Ainda na semana passada, o professor de 39 anos, morador de Canoas, estava na Inglaterra apresentando esse trabalho na icônica Universidade de Oxford. Os britânicos mostraram-se interessados em parcerias para aplicar a metodologia desenvolvida pelo gaúcho, por meio da qual jovens da periferia buscam superar as próprias adversidades inspirados no exemplo de figuras como o Homem-Aranha, o Batman ou os X-Men.
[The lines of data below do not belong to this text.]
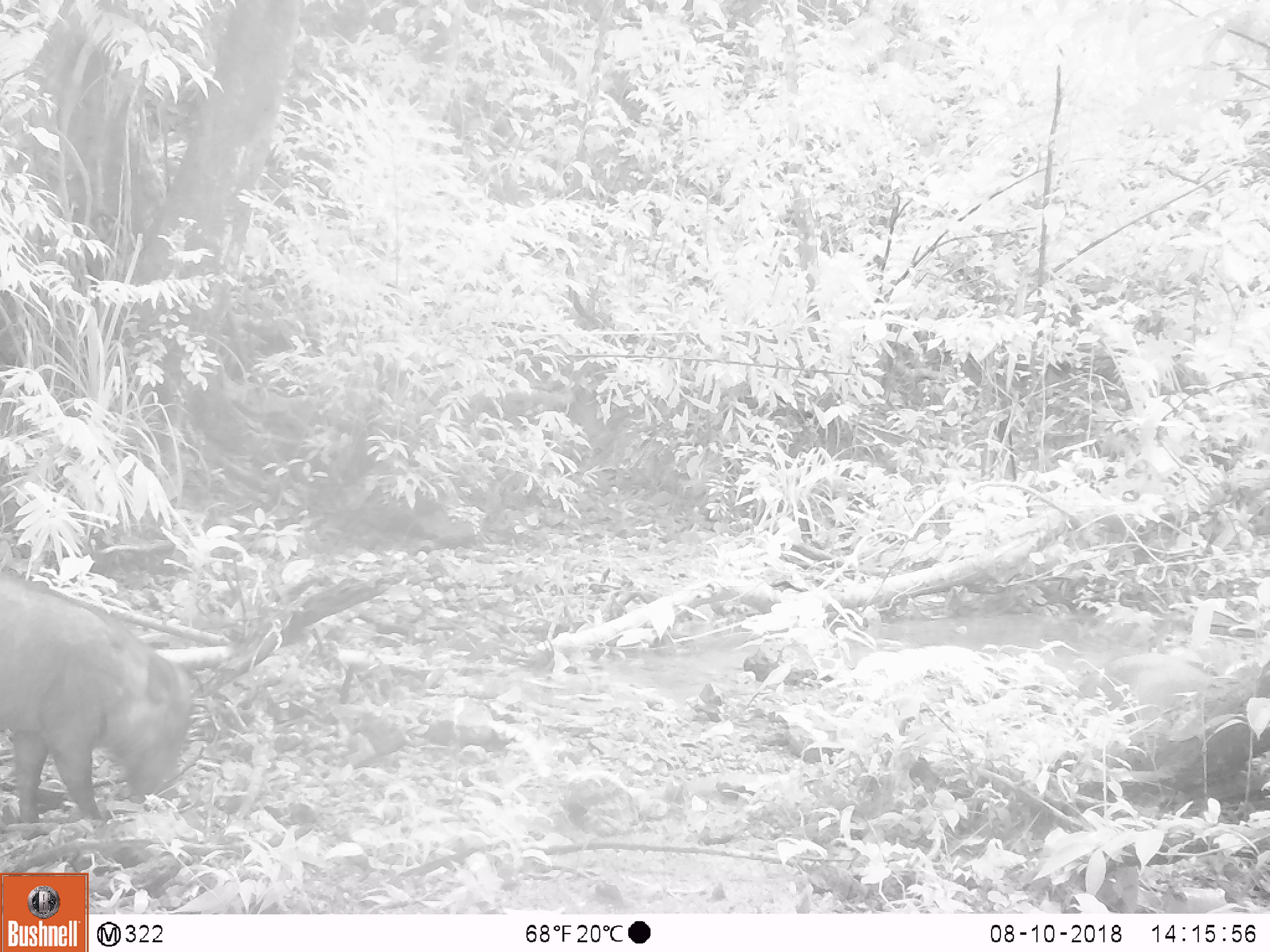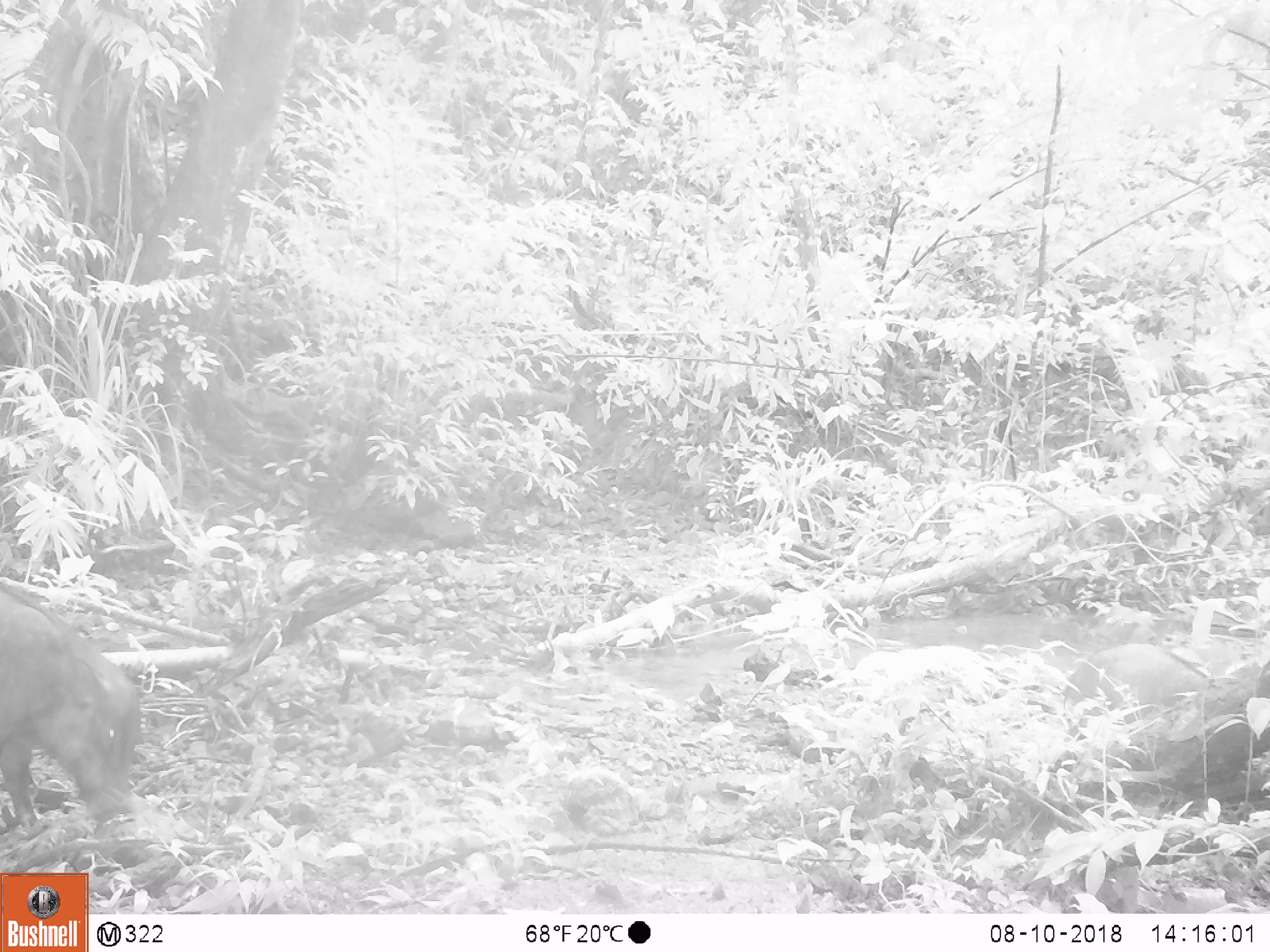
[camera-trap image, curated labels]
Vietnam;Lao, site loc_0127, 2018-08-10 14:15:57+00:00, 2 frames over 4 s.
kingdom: Animalia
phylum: Chordata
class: Mammalia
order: Artiodactyla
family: Suidae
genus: Sus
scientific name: Sus scrofa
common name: eurasian wild pig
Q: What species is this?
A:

Licenciado em Filosofia, Gelson começou a trabalhar com as HQs em sala de aula quando lecionava no Ensino Médio. Usava as revistinhas, sua grande paixão, para introduzir conceitos como ética, moral e responsabilidade. Depois, levou o tema para o mestrado e o doutorado em Educação, cursados na Universidade La Salle. Credenciou-se como doutor, no ano passado, com a tese Os super-heróis das histórias em quadrinhos como recursos para a promoção de resiliência para crianças e adolescentes em situação de risco, um dos trabalhos vencedores do prêmio Jovem Cientista 2019, concedido pelo Conselho Nacional de Desenvolvimento Científico e Tecnológico (CNPq).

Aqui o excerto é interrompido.